Nacieron todos a la vez, el mismo día que Inés, a pesar de tener distintos cumpleaños y simbología zodiacal. De repente tuvieron cara, y manos, y estaturas... de repente tuvieron nombre. El amor vino poco después, sin esfuerzo, sólo hizo falta un vistazo a sus caritas en aquella fotografía. Sólo una sonrisa estática atrapada en un papel... y ya les queríais; ya eran fuego, ya eran tierra, ya habían dejado de ser aire.
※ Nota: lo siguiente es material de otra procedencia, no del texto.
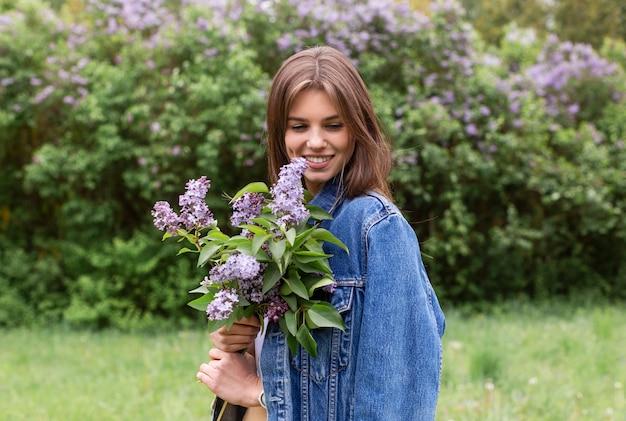 Vooraanzicht vrouw met lila bloemen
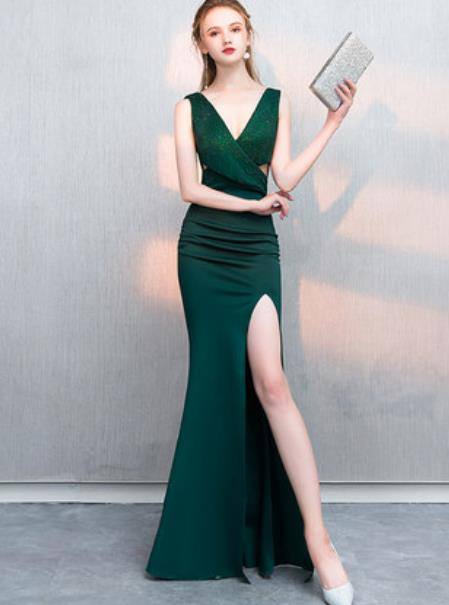 Top Grade Catwalks Green Velvet Formal Dress Compere Modern Fancywork Costume for Women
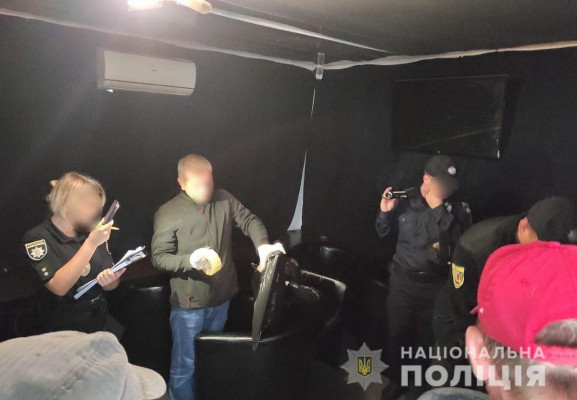 У кілька закладів Ужгорода і Мукачева навідалась поліція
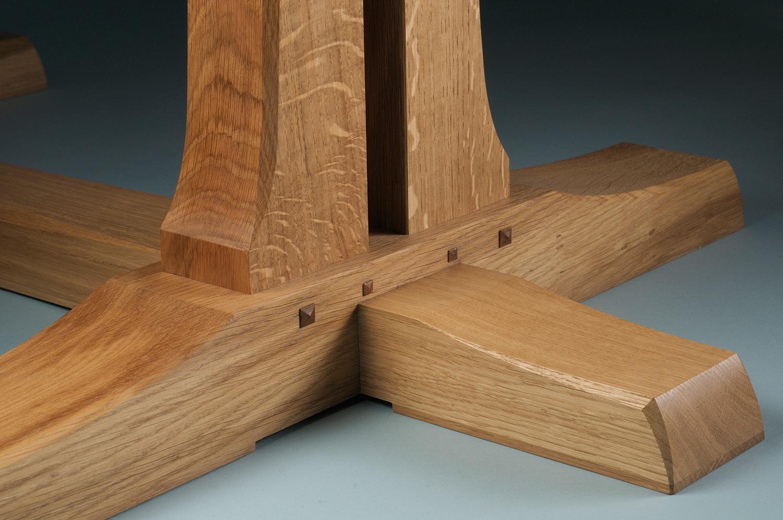 Farnham dining table - foot detail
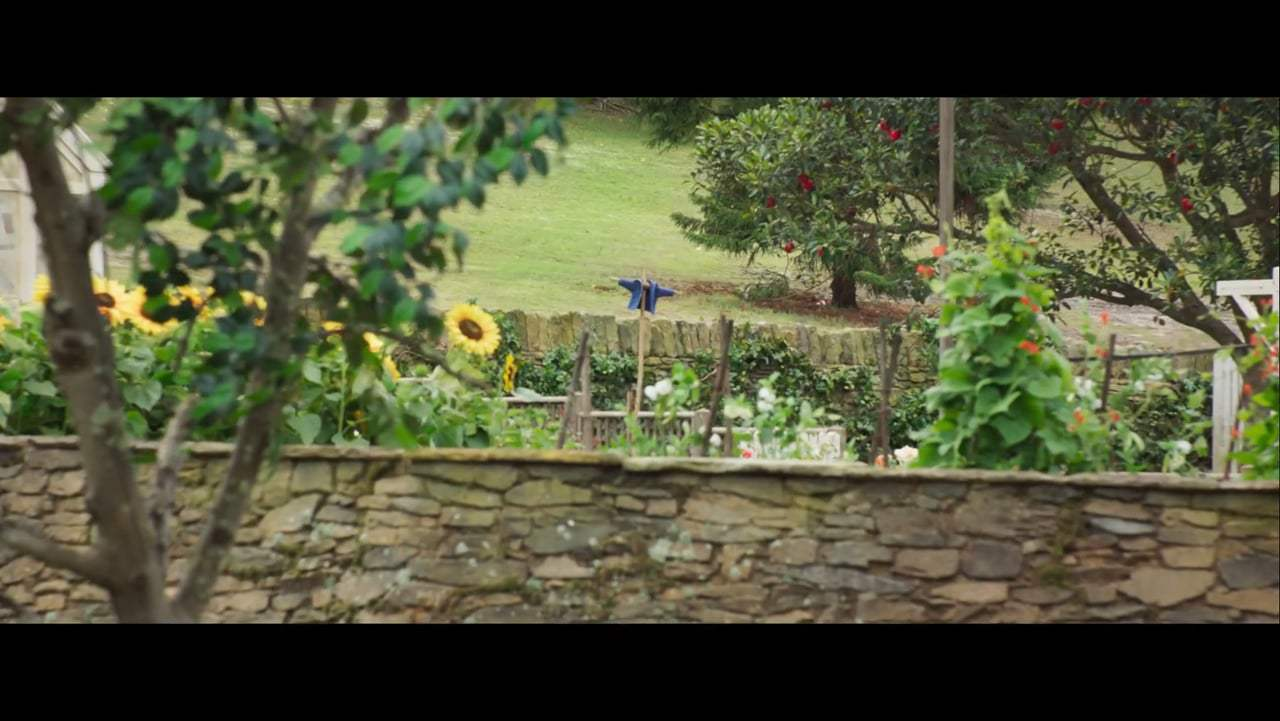 Peter Rabbit Featurette - Beatrix Potter (2018)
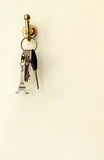 Eiffelturmschlüssel und anderer Schlüssel stockfotos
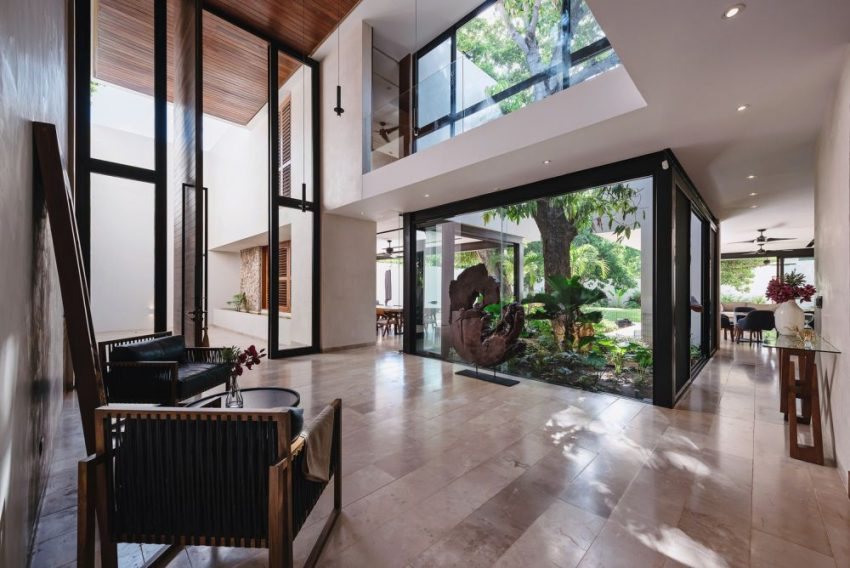 The Zapote House in Mexico, an Oasis Within a City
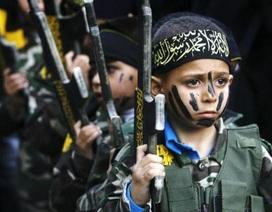 """IS biến trẻ em thành """"cỗ máy giết người"""""""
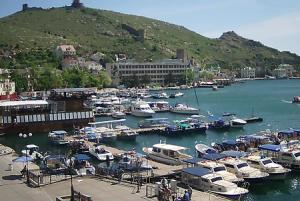 Набережная Назукина в Балаклаве в Крыму
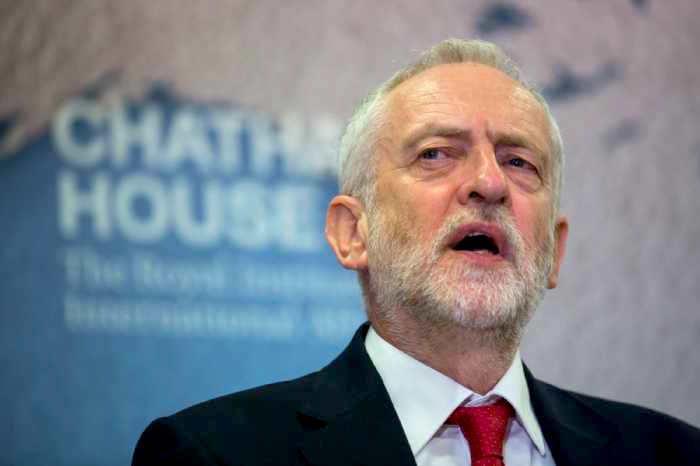Jeremy Corbyn impulsó la moción de confianza en contra de Theresa May y adelanta un acuerdo basado en el Plan Brexit del partido laborista.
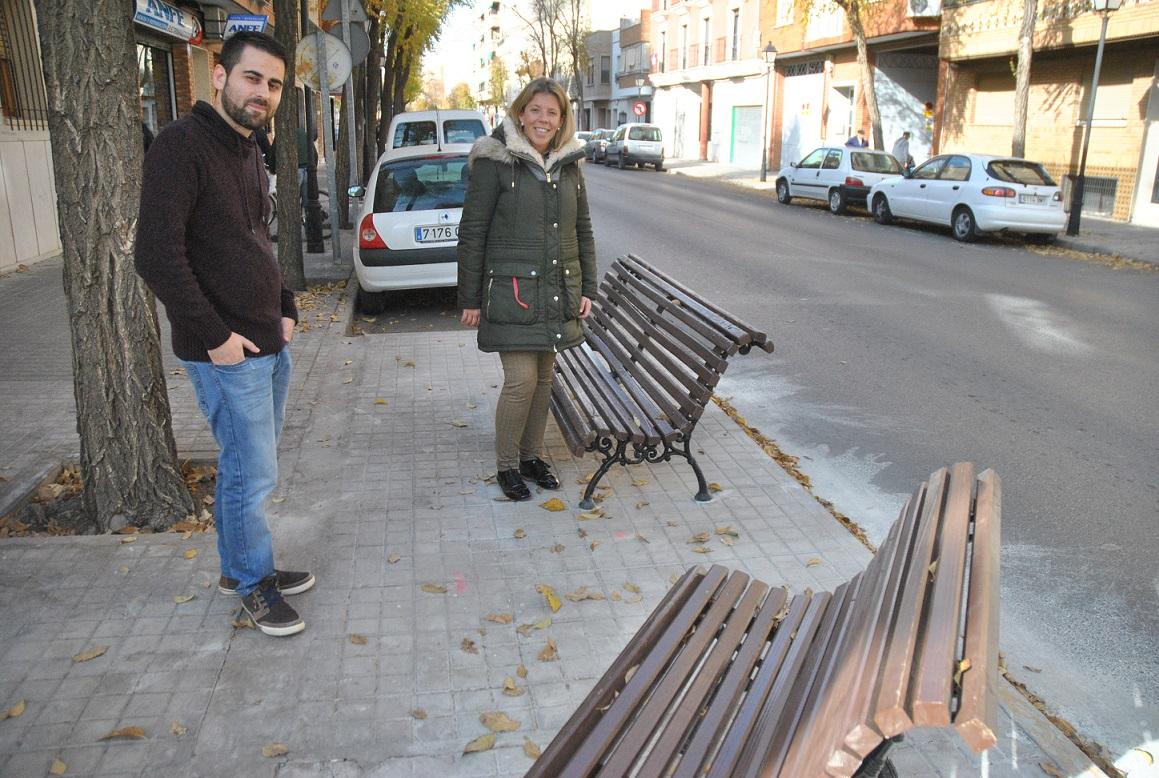 El Ayuntamiento aumenta la dotación de mobiliario urbano en distintos puntos de la ciudad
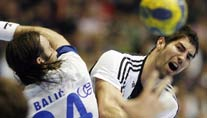 Nikola Karabatic (re.) holt mit Kiel ein Remis in Zagreb. (Foto: Reuters)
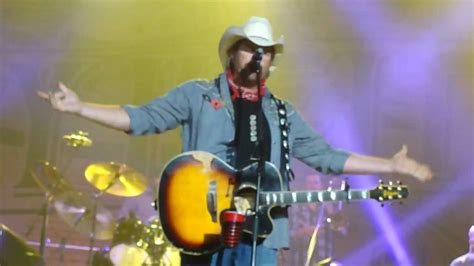 toby keith uk toby keith in london uk god love her youtube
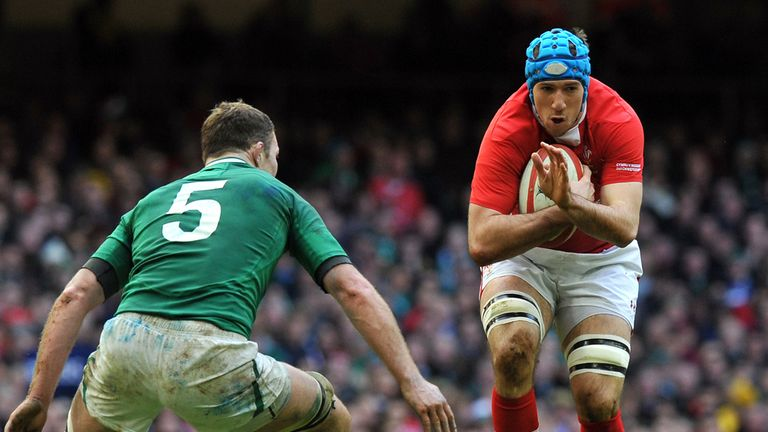 Justin Tipuric has been promoted to the starting line-up for Wales' trip to Paris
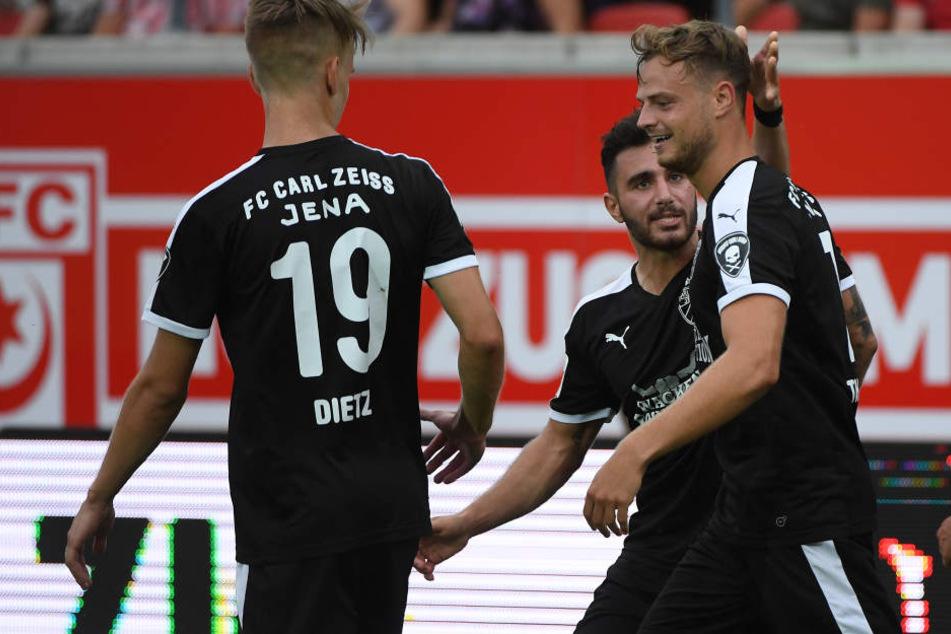 Florian Dietz (li.) schoss die Jenaer mit dem 3:1 in der Verlängerung ins Pokal-Halbfinale. (Archivbild)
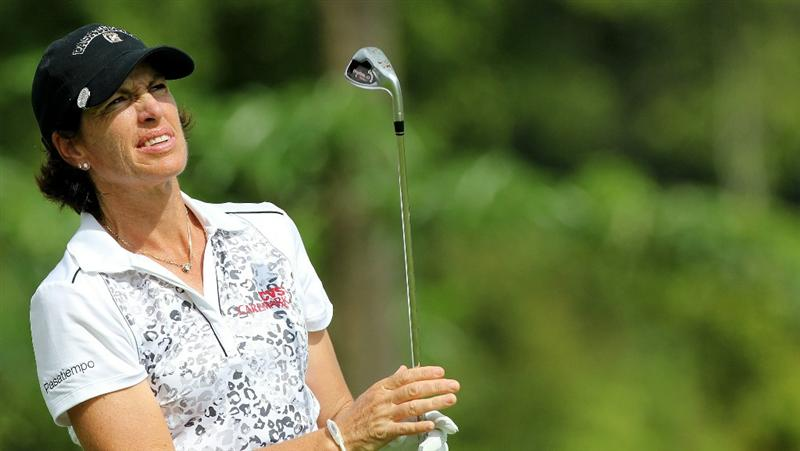 KUALA LUMPUR, MALAYSIA - OCTOBER 24:  Juli Inkster of USA watches her tee shot on the 1st hole during the Final Round of the Sime Darby LPGA on October 24, 2010 at the Kuala Lumpur Golf and Country Club in Kuala Lumpur, Malaysia. (Photo by Stanley Chou/Getty Images)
Volaron durante un tiempo con la brisa, inseguros de la suerte que habrían de correr en un futuro no tan lejano. El viento sopló hacia el oeste y su olor llegó hasta España, a Madrid, y casi sin contemplaciones vino a parar a Pinto. Ya tenían un destino. Aquellas palabras se juntaban para componer un sueño; con un toque de varita hicieron realidad el mayor de vuestros deseos. Aquellas palabras escuetas y enamoradizas venían a decir que el momento estaba cerca. Nada más, como si uno pudiera contenerse sabiendo que su vida va a dar un giro de 180 grados. A partir de entonces, incertidumbre vestida de prisas, coloca aquí, mueve allá, prepara tu vida y haz un hueco enorme, abre tu corazón un poquito más, para que pueda caber todo ese amor que está a punto de desbordarse. Y aun haciendo los ejercicios para estirar el músculo cardiaco, las agujetas os pillaron de sopetón. Incontenible, imparable, inconcebible, inabarcable... creció sin que os dierais cuenta como una luz que se difumina, contagiándose de una célula a otra como un virus de la risa. Las sonrisas se escapaban y no podíais disimular, sin embargo, el miedo a despertar seguía siendo palpable. Ya con los vuelos comprados y todavía incrédulos, los episodios del pasado se iban cerrando poco a poco, cicatrizando bajo la nueva piel que regenera todos los tejidos, hasta el cardiaco, preparándolo para la avalancha de latidos que se le venía encima.
Hungría está cerca y lejos, si miras desde el catalejo de los sueños por cumplir, la distancia se hace infinita, sin embargo, los aviones son tan rápidos que en un abrir y cerrar de ojos ya estabais allí. Uñas comidas, temblores internos, un intento final por estar preparados para ese cambio que la vida os aguardaba. Y así, un día abriste los ojos y allí estaban, llenándolo todo de luz, de energía y de ganas de volar. Dávid, con su tilde recién puesta, con sus coloretes pintados en esa carita morena. Pati, con sus ojos de mar, que lo miran todo con esa sabiduría encerrada de los niños listos. Anita, con su sonrisa infinita, llenándolo todo de vida como un torrente de energía incontrolable. Un abrazo de diez brazos, así es como empieza su vida. Así se imprimen las imágenes que ya dejaron de ser garabatos, así se graban sus voces para siempre en tu cabeza. Y puedes distinguirlas entre la multitud, como su llanto, porque los lazos maternos no entienden de herencia genética. Puedes cerrar los ojos y volverlos a abrir sin miedo, porque siempre seguirán estando ahí. Cada vez más nítidos, cada vez más seguros, cada vez ocupando más parte de tus entrañas y de tu corazón. Así es el proceso que te convierte en madre, ¿o es que no te has dado cuenta de que has dejado de dormir del tirón cada noche?
Y así es como sumasteis tres para ser familia numerosa, como siempre quisiste. Parece que era cierto que los sueños pueden realizarse. La felicidad de vuestro hogar me ha salpicado el teclado. Ha cruzado medio mundo montada en su globo de fuegos artificiales. Ya te regalé muchas lágrimas que se escapaban de mis emociones. Tu dicha ha desafiado también mi capacidad de ser feliz por otros. Ha empujado los límites de mi empatía hasta hacerlos desaparecer. Quizás porque deseé con todas mis fuerzas que un día fuésemos madres a la vez. Ahora sólo me queda abrazarte con cuatro brazos, los míos ya los conoces, pero hay otros pequeñitos que llevan un tiempo esperando. Todos van cargados de fuerza acumulada durante años. Sueño cumplido.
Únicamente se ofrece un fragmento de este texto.